Nel percorso che va, dall’ufficio di rappresentanza della cooperazione agricola a Bruxelles all’albergo dove solitamente pernotto, c’è una piazza nella quale alcuni “dehors” e “terrasse” verso le 18,30 della sera accolgono bevute di gruppo prima del rientro serale alle varie dimore.
La piazza è collocata di fronte al Parlamento Europeo e la cosa che caratterizza fortemente il vociare e la visione del passante è l’eterogeneità delle età dei bevitori, ma soprattutto il complesso vociare è di una moltitudine di idiomi più o meno riconoscibili.

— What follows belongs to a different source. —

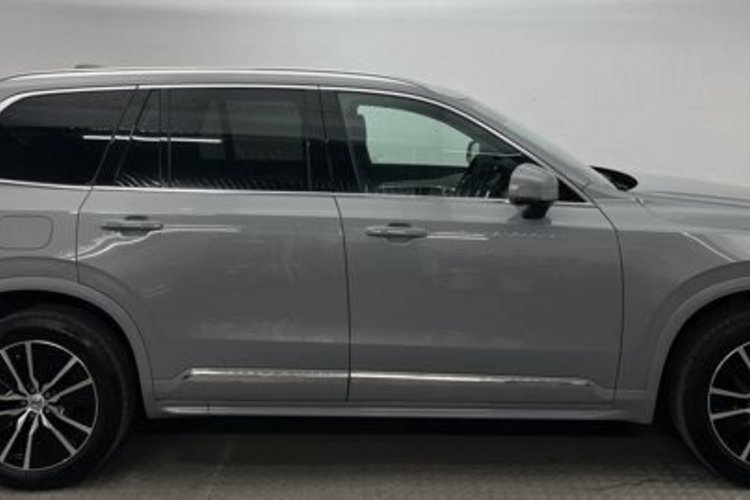 Volvo XC90 XC90 T8 RECH AWD 7SITZER+AHK+STANDHEIZUNG+4ZONEN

Vi si ritrovano all’uscita dei vari uffici i dirigenti, i funzionari, gli interpreti, gli impiegati e gli stagisti del Parlamento.
Vi si respira un misto di rilassatezza per la fine della giornata di lavoro, la preparazione per l’eventuale proseguimento mondano serale, ma in certi tavoli si notano “quasi riunioni” forse conclusive della giornata, forse preparatorie per l’indomani o forse più semplicemente l’incontro in territorio neutro tra i lobbisti di ogni risma e l’assistente di quel o questo deputato.

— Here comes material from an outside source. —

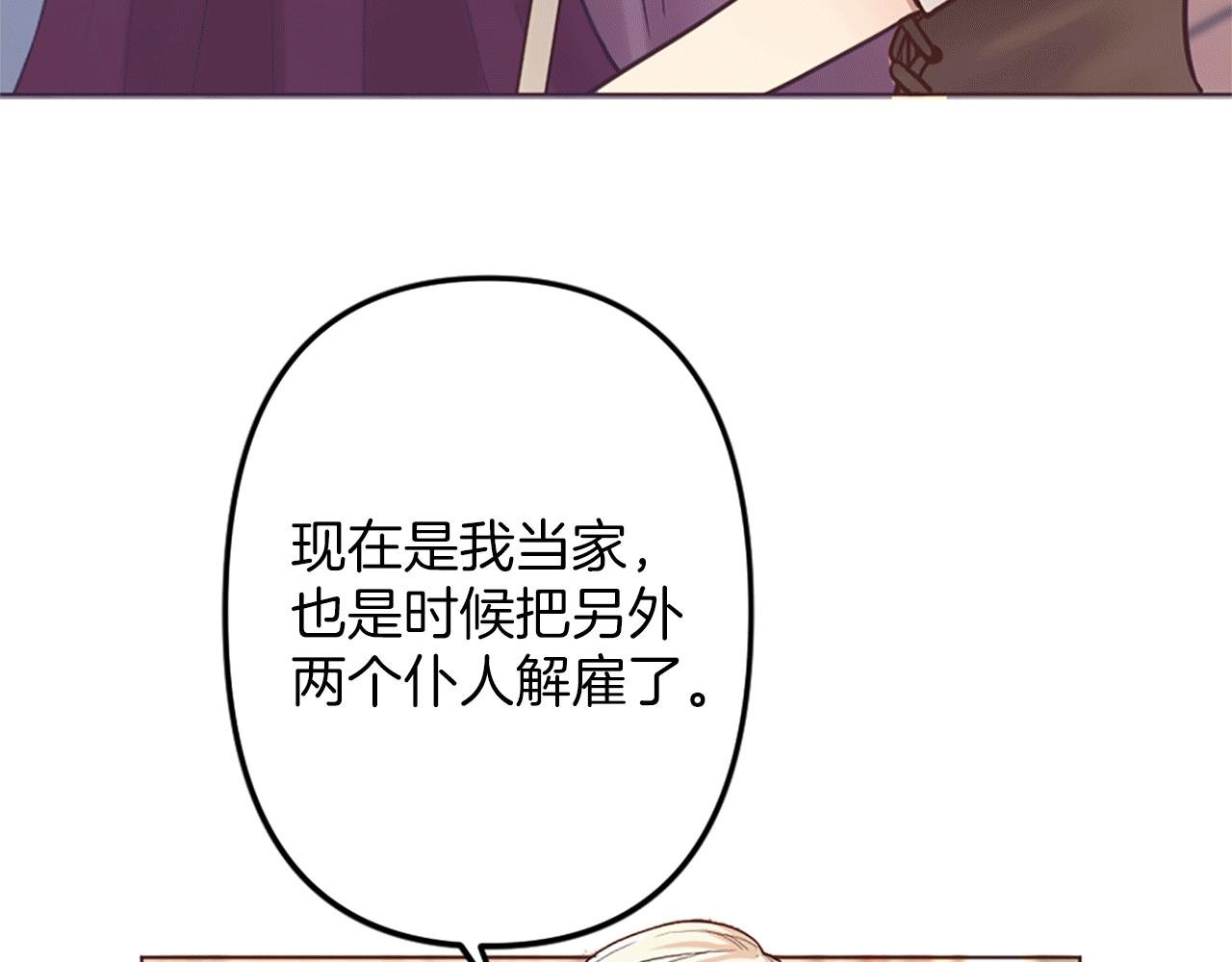 第4话 国王的邀请函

Di certo in quel crogiolo di lingue e di genetica si respira l’Europa, forse gli Stati Uniti d’Europa. Senza se e senza ma. Più o meno tutti lontani dal loro paese di nascita (tranne i belgi naturalmente) ad un dato momento della loro vita professionale e probabilmente anche affettiva sono seduti su una sorta di “collina delle opportunità” e da lì vedono o possono vedere un poco più lontano. In quei momenti, probabilmente la loro nazionalità è semplicemente: europea,
Il loro punto di partenza, il paese da cui sono partiti qualche mese o qualche anno fa, è forse oggi solo una provincia del nostro vecchio continente. Sicuramente per un calabrese che negli anni ’50 si recava a Mirafiori il salto era ben maggiore. L’importante è non arrestare questo processo e diffondere e moltiplicare i semi di queste contaminazioni positive in ogni bar e terrasse d’Italia e d’Europa.